Текст -
((

По окончании балетного сезона Прокофьевы отправились в запущенное, пыльное шато Монверан (Montveran) — настоящий средневековый замок — в восьми часах езды по железной дороге от Парижа, расположенное между Лионом и городком Кюлозом, — недалеко от швейцарской границы — и снятое на лето у графов де ля Флешер де Борегар (de la Flechere de Beauregard). Замок, построенный в XIV–XVII веках, полный антикварных вещей, был весь украшен внутри графскими коронами и подлинно живописен, чрезвычайно просторен, но не слишком удобен для жизни, зато с отличным видом на «горы, холмы, луга, Рону, кусочек озера». Кроме того, неподалёку, в Кюлозе, обретался Стравинский. Шато пришлось чистить ещё несколько дней после вселения от «вековой» пыли, ванная комната — это не уставало поражать Прокофьева даже в аристократических домах «цивилизованной» Европы — пребывала просто в пещерном состоянии. Стравинский стал частым гостем в Монверане. Разумеется, заводил разговоры на излюбленную тему — о том, как его не понимает и всё притесняет Дягилев и как Дягилев вообще мало что понимает в его музыке. Стравинский, не обделённый ни талантом, ни успехом, ни деньгами, вообще любил пожаловаться на жизнь, позлословить о своих благодетелях и коллегах — такова была его натура. В 1926 году Дукельский стал свидетелем одного такого антидягилевского монолога, прервать который ему не позволяло лишь уважение к гостеприимству: Стравинский пригласил его к себе домой в Ниццу, накормил обедом в кругу многолюдной семьи, напоил водкой. На что же он жаловался младшему коллеге? Как всегда, на «отвратительные» оркестровые исполнения, на цинизм, с каким уродуется его музыка, на постыдно недостаточные репетиции и т. д. и т. п». Дукельскому, да и не ему одному, присутствовать при таких разговорах не хотелось. Финансовое положение Дягилева было известно всем сотрудникам Русских балетов, а без неограниченных денег — какие же дополнительные репетиции с нанятыми оркестрантами? Остальное и обсуждать не стоило. «…Понимая, что передо мной сидел композитор, сделанный Дягилевым, обязанный Дягилеву всей своей карьерой, я стал испытывать напряжённый дискомфорт», — вспоминал этот эпизод Дукельский. Теперь слушать о грехах Дягилева-импресарио, о недопустимых купюрах в «Аполлоне» Стравинского, об отсутствии у Дягилева подлинного понимания музыки принуждены были Прокофьев и Лина Ивановна.

))

Что сделать -
Продолжите текст о лете Прокофьевых в замке Монверан, начав сразу после его последнего предложения. Приведённые далее позиции к тексту отношения не имеют.

Фрагменты данных -
((

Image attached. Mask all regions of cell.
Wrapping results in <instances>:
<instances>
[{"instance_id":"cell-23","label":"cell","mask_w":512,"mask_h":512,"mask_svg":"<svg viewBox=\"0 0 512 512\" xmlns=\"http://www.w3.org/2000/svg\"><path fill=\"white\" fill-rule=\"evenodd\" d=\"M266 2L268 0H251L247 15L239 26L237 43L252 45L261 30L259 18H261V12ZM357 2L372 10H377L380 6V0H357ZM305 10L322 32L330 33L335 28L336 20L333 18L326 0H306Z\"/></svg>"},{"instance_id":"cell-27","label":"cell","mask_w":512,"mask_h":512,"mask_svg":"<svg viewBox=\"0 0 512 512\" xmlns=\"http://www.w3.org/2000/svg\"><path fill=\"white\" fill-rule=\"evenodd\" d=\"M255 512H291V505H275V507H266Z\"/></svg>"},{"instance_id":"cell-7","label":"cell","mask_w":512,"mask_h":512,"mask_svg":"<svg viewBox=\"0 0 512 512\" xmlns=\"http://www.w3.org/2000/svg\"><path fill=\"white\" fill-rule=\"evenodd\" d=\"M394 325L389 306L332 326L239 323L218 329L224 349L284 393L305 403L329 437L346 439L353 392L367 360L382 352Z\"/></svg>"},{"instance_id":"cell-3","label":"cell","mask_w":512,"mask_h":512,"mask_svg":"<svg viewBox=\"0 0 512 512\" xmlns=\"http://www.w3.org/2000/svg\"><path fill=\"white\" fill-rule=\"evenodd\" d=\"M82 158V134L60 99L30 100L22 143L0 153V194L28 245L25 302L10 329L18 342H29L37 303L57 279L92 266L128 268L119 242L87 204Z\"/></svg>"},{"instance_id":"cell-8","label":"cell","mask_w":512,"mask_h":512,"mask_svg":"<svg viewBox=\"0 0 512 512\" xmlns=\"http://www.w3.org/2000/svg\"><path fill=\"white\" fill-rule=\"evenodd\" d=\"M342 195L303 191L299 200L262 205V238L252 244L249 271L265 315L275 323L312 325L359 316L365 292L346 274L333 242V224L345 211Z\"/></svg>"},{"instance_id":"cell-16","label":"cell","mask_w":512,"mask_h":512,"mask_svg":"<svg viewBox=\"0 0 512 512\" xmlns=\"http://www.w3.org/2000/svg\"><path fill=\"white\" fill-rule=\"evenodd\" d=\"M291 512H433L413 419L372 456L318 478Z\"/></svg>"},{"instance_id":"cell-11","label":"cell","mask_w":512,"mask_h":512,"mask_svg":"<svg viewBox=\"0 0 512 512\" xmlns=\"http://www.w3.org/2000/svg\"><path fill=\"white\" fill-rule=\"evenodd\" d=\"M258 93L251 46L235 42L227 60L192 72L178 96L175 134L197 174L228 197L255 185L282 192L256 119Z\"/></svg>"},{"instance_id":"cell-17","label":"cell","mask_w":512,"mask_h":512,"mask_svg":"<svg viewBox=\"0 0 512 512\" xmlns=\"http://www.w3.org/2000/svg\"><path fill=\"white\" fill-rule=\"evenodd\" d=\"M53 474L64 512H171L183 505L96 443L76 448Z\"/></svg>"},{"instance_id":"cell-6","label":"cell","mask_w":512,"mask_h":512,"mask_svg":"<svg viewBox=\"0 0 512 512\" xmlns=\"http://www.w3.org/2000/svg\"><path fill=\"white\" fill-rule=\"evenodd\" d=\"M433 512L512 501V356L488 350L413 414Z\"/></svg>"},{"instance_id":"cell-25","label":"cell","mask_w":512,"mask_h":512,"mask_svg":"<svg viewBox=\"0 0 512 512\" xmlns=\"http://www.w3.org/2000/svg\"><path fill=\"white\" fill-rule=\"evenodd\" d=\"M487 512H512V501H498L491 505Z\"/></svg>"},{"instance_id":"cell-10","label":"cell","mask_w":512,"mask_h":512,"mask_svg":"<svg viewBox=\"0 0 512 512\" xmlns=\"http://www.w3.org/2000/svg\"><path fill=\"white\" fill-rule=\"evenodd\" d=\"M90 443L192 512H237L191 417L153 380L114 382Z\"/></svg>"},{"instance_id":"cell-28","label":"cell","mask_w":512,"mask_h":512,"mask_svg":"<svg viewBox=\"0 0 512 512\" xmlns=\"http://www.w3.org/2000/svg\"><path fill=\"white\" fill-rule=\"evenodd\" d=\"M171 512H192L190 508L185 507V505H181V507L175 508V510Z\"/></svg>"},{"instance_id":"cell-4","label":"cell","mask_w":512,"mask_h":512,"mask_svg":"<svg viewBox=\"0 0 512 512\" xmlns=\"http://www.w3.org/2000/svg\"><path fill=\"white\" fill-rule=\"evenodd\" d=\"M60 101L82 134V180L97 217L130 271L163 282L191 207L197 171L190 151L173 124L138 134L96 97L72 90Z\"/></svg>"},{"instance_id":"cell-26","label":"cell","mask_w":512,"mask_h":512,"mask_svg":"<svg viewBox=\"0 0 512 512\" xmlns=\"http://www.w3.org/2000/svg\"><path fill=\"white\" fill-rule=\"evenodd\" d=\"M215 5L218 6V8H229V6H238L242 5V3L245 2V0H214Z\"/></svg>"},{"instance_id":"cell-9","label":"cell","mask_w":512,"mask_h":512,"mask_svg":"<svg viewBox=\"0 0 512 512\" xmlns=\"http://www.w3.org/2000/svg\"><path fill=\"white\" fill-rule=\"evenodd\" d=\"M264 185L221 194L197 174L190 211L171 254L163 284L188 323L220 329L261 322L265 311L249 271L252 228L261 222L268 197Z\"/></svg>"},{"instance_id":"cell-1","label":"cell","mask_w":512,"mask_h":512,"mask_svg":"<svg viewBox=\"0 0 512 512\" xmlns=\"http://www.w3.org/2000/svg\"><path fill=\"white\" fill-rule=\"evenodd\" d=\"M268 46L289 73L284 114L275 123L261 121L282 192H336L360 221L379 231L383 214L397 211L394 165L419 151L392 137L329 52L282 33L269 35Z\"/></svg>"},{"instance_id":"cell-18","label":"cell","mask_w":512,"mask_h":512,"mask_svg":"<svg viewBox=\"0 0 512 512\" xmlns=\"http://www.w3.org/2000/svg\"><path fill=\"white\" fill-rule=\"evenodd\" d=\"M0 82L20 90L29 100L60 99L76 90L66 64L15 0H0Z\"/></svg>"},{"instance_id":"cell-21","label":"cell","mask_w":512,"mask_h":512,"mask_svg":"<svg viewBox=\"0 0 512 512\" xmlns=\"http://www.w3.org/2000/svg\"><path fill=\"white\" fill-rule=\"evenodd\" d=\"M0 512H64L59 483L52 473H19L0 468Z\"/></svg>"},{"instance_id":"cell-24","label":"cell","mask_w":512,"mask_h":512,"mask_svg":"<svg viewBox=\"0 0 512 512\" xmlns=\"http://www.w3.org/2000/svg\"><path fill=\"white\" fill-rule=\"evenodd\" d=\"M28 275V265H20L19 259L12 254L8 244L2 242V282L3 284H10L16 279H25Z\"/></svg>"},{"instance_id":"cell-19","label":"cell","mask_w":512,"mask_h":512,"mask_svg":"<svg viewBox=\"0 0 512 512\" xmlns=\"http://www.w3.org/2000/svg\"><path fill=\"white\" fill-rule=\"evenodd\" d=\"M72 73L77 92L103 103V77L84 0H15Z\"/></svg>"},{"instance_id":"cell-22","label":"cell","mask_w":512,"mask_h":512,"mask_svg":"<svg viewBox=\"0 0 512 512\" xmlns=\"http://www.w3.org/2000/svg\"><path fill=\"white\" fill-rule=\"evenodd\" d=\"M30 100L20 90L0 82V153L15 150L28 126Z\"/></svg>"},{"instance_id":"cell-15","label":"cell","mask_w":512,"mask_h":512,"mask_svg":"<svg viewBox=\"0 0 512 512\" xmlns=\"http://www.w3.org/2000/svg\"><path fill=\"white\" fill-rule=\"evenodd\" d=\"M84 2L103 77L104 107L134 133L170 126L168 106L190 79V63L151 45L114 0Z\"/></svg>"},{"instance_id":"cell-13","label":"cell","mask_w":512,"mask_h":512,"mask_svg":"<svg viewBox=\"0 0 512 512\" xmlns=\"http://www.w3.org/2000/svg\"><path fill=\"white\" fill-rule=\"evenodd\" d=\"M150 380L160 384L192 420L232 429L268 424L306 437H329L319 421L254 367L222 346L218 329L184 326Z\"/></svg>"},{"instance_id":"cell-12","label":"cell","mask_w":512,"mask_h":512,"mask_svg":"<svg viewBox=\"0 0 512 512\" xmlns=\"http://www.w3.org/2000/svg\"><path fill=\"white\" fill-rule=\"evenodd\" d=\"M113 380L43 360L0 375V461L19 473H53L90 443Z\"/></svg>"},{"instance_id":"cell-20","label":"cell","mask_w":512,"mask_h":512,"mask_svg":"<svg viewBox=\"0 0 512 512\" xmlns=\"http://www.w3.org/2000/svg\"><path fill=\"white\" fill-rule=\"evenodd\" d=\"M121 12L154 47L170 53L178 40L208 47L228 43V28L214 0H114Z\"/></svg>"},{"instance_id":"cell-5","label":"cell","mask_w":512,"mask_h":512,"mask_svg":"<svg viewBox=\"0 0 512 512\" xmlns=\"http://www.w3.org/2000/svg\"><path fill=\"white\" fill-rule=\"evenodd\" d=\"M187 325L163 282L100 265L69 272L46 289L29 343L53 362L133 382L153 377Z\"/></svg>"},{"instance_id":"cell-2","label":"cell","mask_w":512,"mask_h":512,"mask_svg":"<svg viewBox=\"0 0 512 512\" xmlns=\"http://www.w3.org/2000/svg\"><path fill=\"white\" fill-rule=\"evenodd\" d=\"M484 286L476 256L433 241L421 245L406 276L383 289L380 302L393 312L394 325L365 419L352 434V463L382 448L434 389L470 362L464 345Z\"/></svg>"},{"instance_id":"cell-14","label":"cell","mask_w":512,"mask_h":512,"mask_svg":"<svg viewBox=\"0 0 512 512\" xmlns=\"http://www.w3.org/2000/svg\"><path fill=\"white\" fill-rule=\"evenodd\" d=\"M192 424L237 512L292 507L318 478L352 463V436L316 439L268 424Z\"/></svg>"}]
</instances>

))

Результат -
А в это самое время в Венеции Дягилев умирал от фурункулёза, очень опасного при диабете и уже перешедшего в заражение крови. У него несколько дней был жар, и врачи ничего не могли поделать. В Венеции стояли душные августовские дни, и в ночь после его кончины, с 19 на 20 августа, над лагуной разразилась жестокая гроза.
Первое, что испытал Прокофьев при известии о смерти своего названого музыкального отца, которое привёз ему в Монверан Сувчинский, это жгучий стыд: «…Вчера, когда Дягилев лежал на столе, мы сидели тут со Стравинским и всячески проезжались на его счёт. Есть вроде оправдания: проезжался, собственно говоря, Стравинский, но оправдание это малое: мы слушали с удовольствием».
Было ясно, что целая эпоха подошла к концу. Прокофьев уже давно и крепко стоял на ногах в Западной Европе и в Америке как симфонист и как концертирующий пианист, росло его признание в СССР, и в поддержке дягилевской антрепризы он не нуждался. «Но Дягилев — как гениальный руководитель, но Дягилев — как замечательно интересная личность, как «вещь» <…> — вот где я чувствую потерю», — записывает он в дневнике.